> To do:
1. According to the article on cyber insurance, by what percentage did direct cyber insurance premiums increase in 2020?
2. Print the stretch of the article on cyber insurance from "The hardening of" through "cyber insurance changed?".

An increasingly dangerous attack landscape means they require cyber insurance at a time where it’s hard to secure.

cyber insurance in SMEs

The hardening of the cyber insurance market is forcing enterprises to come to terms with the impact their cybersecurity posture has on the bottom line and thus viewing it as more than just an IT issue. As ransomware and other cyberattacks capture daily headlines and wreak havoc, it’s hard to ignore the dependent relationship developing between enterprises and insurers. Insurer hesitancy to take on more cyber risk and added coverage limitations and exclusions leave enterprises exposed or paying higher premiums. It’s important to take a look at what has changed in cyber insurance and how enterprises can adapt to and address these uncertainties.

By Yakir Golan, Co-founder and CEO of Kovrr

How has cyber insurance changed?

When cyber insurance emerged in the 1990s, carriers did what they commonly do before understanding a new market: engaged in cash flow underwriting to pad their book with premiums and competed by lowering costs. For enterprises, this meant a wide safety net for diverse cyber events at very little cost to the business. Fast forward to 2021. Amidst a ransomware epidemic, insurance carriers are tightening the reins, asking more granular and invasive questions, diving deeper into a company’s history, and hitting enterprises with capacities, exclusions, and segmented coverages – all with higher premiums. Fitch Ratings found that direct cyber insurance premiums increased by 22% in 2020, reaching almost $3 billion.

Dataset excerpts

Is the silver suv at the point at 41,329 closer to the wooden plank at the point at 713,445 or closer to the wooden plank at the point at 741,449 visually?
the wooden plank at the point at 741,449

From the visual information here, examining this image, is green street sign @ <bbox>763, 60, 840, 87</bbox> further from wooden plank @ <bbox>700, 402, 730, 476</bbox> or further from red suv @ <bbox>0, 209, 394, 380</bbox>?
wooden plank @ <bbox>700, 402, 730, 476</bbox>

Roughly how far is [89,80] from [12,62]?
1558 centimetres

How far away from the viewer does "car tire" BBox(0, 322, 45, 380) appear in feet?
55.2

> Answers given:
1. By 22%.

2.
The hardening of the cyber insurance market is forcing enterprises to come to terms with the impact their cybersecurity posture has on the bottom line and thus viewing it as more than just an IT issue. As ransomware and other cyberattacks capture daily headlines and wreak havoc, it’s hard to ignore the dependent relationship developing between enterprises and insurers. Insurer hesitancy to take on more cyber risk and added coverage limitations and exclusions leave enterprises exposed or paying higher premiums. It’s important to take a look at what has changed in cyber insurance and how enterprises can adapt to and address these uncertainties.

By Yakir Golan, Co-founder and CEO of Kovrr

How has cyber insurance changed?